Recast every line of the items below as a JSON list of strings, one string per line, and leave out the blank lines.
--- Start Information supplied ---
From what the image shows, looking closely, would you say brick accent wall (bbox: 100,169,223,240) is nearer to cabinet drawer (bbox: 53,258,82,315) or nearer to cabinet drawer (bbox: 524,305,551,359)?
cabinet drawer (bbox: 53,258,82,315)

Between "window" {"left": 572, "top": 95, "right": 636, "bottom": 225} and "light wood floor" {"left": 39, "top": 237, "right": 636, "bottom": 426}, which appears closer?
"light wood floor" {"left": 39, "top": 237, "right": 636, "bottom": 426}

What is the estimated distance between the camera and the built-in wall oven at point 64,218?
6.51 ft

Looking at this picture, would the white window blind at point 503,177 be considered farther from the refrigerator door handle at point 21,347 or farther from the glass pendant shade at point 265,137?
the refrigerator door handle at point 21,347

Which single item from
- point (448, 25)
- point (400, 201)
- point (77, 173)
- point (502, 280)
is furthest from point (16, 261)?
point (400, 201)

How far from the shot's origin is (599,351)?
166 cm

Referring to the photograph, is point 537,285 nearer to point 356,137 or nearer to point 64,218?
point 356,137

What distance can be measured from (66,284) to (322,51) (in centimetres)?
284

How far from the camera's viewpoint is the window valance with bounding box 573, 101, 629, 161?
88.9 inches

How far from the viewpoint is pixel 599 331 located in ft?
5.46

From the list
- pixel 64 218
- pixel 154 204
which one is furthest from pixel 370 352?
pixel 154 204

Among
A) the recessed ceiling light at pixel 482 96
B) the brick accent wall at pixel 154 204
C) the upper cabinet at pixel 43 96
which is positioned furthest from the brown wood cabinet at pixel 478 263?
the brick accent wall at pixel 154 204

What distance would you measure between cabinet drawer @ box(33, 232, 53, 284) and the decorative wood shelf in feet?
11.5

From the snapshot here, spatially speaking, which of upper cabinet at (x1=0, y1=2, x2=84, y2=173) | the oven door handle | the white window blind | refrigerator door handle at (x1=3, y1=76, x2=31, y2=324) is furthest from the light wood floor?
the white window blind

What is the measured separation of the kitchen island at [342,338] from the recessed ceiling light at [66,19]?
--- End Information supplied ---
## Answer to this task:
[
  "From what the image shows, looking closely, would you say brick accent wall (bbox: 100,169,223,240) is nearer to cabinet drawer (bbox: 53,258,82,315) or nearer to cabinet drawer (bbox: 524,305,551,359)?",
  "cabinet drawer (bbox: 53,258,82,315)",
  "Between \"window\" {\"left\": 572, \"top\": 95, \"right\": 636, \"bottom\": 225} and \"light wood floor\" {\"left\": 39, \"top\": 237, \"right\": 636, \"bottom\": 426}, which appears closer?",
  "\"light wood floor\" {\"left\": 39, \"top\": 237, \"right\": 636, \"bottom\": 426}",
  "What is the estimated distance between the camera and the built-in wall oven at point 64,218?",
  "6.51 ft",
  "Looking at this picture, would the white window blind at point 503,177 be considered farther from the refrigerator door handle at point 21,347 or farther from the glass pendant shade at point 265,137?",
  "the refrigerator door handle at point 21,347",
  "Which single item from",
  "- point (448, 25)",
  "- point (400, 201)",
  "- point (77, 173)",
  "- point (502, 280)",
  "is furthest from point (16, 261)?",
  "point (400, 201)",
  "How far from the shot's origin is (599,351)?",
  "166 cm",
  "Referring to the photograph, is point 537,285 nearer to point 356,137 or nearer to point 64,218?",
  "point 356,137",
  "What distance can be measured from (66,284) to (322,51) (in centimetres)?",
  "284",
  "How far from the camera's viewpoint is the window valance with bounding box 573, 101, 629, 161?",
  "88.9 inches",
  "How far from the viewpoint is pixel 599 331 located in ft?",
  "5.46",
  "From the list",
  "- pixel 64 218",
  "- pixel 154 204",
  "which one is furthest from pixel 370 352?",
  "pixel 154 204",
  "Among",
  "A) the recessed ceiling light at pixel 482 96",
  "B) the brick accent wall at pixel 154 204",
  "C) the upper cabinet at pixel 43 96",
  "which is positioned furthest from the brown wood cabinet at pixel 478 263?",
  "the brick accent wall at pixel 154 204",
  "What distance would you measure between cabinet drawer @ box(33, 232, 53, 284) and the decorative wood shelf in feet?",
  "11.5",
  "From the snapshot here, spatially speaking, which of upper cabinet at (x1=0, y1=2, x2=84, y2=173) | the oven door handle | the white window blind | refrigerator door handle at (x1=3, y1=76, x2=31, y2=324) is furthest from the light wood floor?",
  "the white window blind",
  "What is the measured separation of the kitchen island at [342,338] from the recessed ceiling light at [66,19]?"
]